Shashank Manohar steps down as ICC chief, BCCI members delighted
Singapore Cricket Association's former president Imran Khwaja will be the interim ICC chairman
Shashank Manohar's couple of two-year terms as the International Cricket Council's first independent chairman that ended on Wednesday has expectedly brought a lot of joy to most BCCI members.
Singapore Cricket Association's former president Imran Khwaja will be the interim ICC chairman.
The eminent Nagpur lawyer was often viewed as being anti-BCCI. The first instance was when he quit as BCCI president in 2016 to become ICC chairman, a few months before the Supreme Court pronounced the implementation of sweeping changes recommended by the Justice Lodha Committee.
Manohar further upset BCCI members when he successfully renegotiated the 'Big Three' revenue sharing model that was initiated by N Srinivasan during his time as ICC chairman, with the Supreme Court-appointed Committee of Administrators running the affairs. Under that model, India would receive the biggest chunk of ICC's revenue followed by Australia and England. However, Manohar brought India's share down from $570m to $405m in the new model. Manohar's decision to keep BCCI away from powerful committees of the ICC like the Finance & Commercial Affairs also did not go down well.
'He diluted BCCI'
"BCCI is very happy that he [Manohar] has gone. He diluted BCCI at the ICC. It was BCCI who gave him that post and he worked against India's interests. No one likes him in the BCCI. I congratulate the new BCCI committee, who saw to it that Manohar does not continue for another term [which would have been his last]," BCCI's former secretary Niranjan Shah told mid-day.

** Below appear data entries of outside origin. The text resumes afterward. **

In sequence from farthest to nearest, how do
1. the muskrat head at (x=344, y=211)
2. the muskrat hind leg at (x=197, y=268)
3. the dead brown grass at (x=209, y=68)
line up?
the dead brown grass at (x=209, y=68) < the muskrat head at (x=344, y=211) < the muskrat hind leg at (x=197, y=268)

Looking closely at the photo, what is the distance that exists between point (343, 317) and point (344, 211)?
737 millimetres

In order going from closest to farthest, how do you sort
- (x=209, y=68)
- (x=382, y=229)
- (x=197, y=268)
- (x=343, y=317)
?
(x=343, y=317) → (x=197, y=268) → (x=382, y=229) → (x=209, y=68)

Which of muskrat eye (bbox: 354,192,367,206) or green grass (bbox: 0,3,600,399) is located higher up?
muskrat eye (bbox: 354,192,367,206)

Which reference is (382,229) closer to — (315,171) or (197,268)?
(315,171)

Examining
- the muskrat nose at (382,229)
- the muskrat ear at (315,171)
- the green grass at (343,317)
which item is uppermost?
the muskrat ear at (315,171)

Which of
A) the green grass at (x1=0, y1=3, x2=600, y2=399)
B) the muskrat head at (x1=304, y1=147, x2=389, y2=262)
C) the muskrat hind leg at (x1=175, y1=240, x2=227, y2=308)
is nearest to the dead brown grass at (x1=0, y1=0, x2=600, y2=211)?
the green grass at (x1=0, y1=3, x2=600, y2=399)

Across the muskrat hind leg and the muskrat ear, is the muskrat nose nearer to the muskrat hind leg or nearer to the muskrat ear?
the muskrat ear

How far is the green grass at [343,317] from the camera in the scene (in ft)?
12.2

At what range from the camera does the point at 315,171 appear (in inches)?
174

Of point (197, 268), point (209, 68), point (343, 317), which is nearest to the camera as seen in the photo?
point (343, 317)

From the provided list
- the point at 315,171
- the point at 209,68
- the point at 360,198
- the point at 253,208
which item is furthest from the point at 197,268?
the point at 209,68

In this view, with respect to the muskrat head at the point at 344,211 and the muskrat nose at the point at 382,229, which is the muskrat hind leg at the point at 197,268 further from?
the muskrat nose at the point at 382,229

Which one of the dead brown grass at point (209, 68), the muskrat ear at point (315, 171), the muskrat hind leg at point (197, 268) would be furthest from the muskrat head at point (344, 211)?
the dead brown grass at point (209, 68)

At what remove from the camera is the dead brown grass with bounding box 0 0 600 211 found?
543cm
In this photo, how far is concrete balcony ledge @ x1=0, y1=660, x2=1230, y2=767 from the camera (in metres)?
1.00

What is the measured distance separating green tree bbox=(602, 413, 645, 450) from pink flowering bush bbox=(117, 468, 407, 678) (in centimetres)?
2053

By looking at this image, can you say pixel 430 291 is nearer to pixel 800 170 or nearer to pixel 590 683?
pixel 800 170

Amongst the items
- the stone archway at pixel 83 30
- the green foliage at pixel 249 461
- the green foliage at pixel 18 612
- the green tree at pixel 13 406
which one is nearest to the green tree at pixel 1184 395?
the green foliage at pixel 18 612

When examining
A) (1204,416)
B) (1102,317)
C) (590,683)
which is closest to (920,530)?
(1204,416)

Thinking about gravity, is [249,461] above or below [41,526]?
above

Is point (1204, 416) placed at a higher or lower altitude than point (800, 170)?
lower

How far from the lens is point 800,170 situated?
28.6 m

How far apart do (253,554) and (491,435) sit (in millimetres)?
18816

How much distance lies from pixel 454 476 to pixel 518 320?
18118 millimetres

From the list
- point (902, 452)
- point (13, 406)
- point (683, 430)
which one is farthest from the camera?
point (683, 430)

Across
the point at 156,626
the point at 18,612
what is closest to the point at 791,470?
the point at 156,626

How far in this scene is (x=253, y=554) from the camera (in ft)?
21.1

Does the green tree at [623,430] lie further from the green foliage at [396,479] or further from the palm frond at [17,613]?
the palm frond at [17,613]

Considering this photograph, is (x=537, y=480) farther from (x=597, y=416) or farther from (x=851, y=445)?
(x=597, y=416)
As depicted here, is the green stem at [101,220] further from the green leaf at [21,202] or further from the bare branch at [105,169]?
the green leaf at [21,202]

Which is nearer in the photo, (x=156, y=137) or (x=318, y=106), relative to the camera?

Former BCCI treasurer Ravi Savant felt Manohar was too firm in his views. "He would do whatever he felt was right and would never take people along," he said.
'Wrong to accuse him'
However, those close to Manohar, 62, said the veteran administrator worked in the interest of world cricket. "For the prime minister of a country, the nation's interest is his priority, and not just the state he belongs to. Similarly, when Manohar was elected as ICC chairman, his priority was to focus on the health of world cricket. It is wrong to accuse him of working against the BCCI. When Manohar was the BCCI president, the general body [in the 2016 SGM] had given him the mandate to reduce India's share by no more than 15 per cent in the larger interests of the game. The perceived figure [of $570m] was just on paper. The BCCI never received it. Would cricket grow worldwide if only two or three nations are strong on and off the field? Manohar has seen to it that cricket flourishes especially among minnow teams," said a source.